Change every "small tree" in the items below to "young tree" and leave everything else unchanged. Leave the pictures out of your answer.
•••••
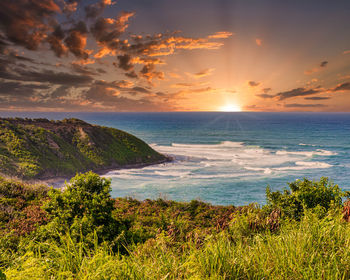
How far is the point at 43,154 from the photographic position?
5856cm

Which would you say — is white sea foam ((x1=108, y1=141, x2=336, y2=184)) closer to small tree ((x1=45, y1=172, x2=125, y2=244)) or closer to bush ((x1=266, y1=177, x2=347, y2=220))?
bush ((x1=266, y1=177, x2=347, y2=220))

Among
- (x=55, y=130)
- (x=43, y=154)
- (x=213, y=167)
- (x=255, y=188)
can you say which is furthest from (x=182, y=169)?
(x=55, y=130)

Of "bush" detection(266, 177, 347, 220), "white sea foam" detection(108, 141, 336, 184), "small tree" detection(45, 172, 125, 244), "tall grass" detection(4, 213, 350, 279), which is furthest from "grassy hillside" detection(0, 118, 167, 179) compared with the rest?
"tall grass" detection(4, 213, 350, 279)

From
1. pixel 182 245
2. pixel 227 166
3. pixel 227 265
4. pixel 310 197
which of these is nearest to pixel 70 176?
pixel 227 166

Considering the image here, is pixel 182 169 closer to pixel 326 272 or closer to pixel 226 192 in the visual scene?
pixel 226 192

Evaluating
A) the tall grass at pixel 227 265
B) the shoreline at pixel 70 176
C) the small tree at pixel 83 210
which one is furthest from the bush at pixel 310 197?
the shoreline at pixel 70 176

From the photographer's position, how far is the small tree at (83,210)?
8727mm

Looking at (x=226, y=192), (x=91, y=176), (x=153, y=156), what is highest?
(x=91, y=176)

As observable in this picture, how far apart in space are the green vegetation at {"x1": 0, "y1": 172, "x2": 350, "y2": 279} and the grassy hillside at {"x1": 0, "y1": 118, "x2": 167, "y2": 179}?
4507cm

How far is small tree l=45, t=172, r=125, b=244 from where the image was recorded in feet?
28.6

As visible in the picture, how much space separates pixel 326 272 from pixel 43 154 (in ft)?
221

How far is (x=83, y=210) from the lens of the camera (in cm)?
926

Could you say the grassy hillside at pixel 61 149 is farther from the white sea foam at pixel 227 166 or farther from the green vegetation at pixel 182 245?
the green vegetation at pixel 182 245

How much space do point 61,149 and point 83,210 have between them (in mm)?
61230
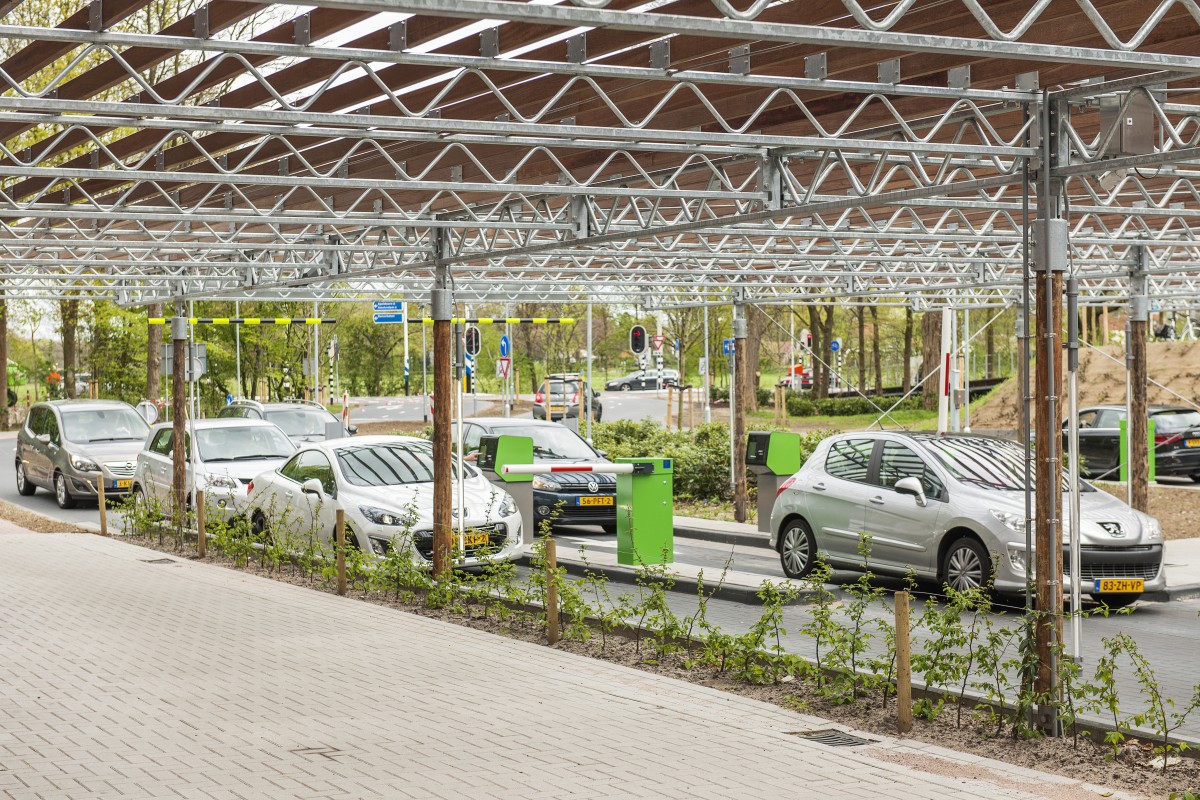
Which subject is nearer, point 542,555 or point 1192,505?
point 542,555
•••••
## WRITTEN REPLY
How far is the point at 43,154 from the photographic position?
5856cm

Which would you say — is white sea foam ((x1=108, y1=141, x2=336, y2=184)) closer to young tree ((x1=45, y1=172, x2=125, y2=244)) or closer to bush ((x1=266, y1=177, x2=347, y2=220))?
bush ((x1=266, y1=177, x2=347, y2=220))

Among
- (x=55, y=130)
- (x=43, y=154)
- (x=213, y=167)
- (x=255, y=188)
can you say which is furthest from (x=182, y=169)?
(x=55, y=130)

Of "bush" detection(266, 177, 347, 220), "white sea foam" detection(108, 141, 336, 184), "young tree" detection(45, 172, 125, 244), "tall grass" detection(4, 213, 350, 279), which is furthest from "grassy hillside" detection(0, 118, 167, 179) compared with the rest?
"tall grass" detection(4, 213, 350, 279)

From
1. pixel 182 245
2. pixel 227 166
3. pixel 227 265
4. pixel 310 197
which of these is nearest to pixel 70 176?
pixel 227 166

Considering the image here, is pixel 182 169 closer to pixel 326 272 or closer to pixel 226 192 in the visual scene?
pixel 226 192

Evaluating
A) the tall grass at pixel 227 265
B) the shoreline at pixel 70 176
C) the young tree at pixel 83 210
which one is furthest from the bush at pixel 310 197?
the shoreline at pixel 70 176

From the photographer's position, how far is the young tree at (83,210)?
8727mm

Looking at (x=226, y=192), (x=91, y=176), (x=153, y=156), what is highest?
(x=91, y=176)

As observable in this picture, how far apart in space are the green vegetation at {"x1": 0, "y1": 172, "x2": 350, "y2": 279} and the grassy hillside at {"x1": 0, "y1": 118, "x2": 167, "y2": 179}?
4507cm

How far is young tree l=45, t=172, r=125, b=244 from where the image was recorded in feet?
28.6

As visible in the picture, how much space separates pixel 326 272 from pixel 43 154 (in ft)?
221

How far is (x=83, y=210) from the lens of the camera (in cm)?
926

Could you say the grassy hillside at pixel 61 149 is farther from the white sea foam at pixel 227 166 or farther from the green vegetation at pixel 182 245?
the green vegetation at pixel 182 245

How much space do point 61,149 and point 83,210 have between them (in mm)?
61230
Which subject is nearer, point 542,555 or point 1192,505?
point 542,555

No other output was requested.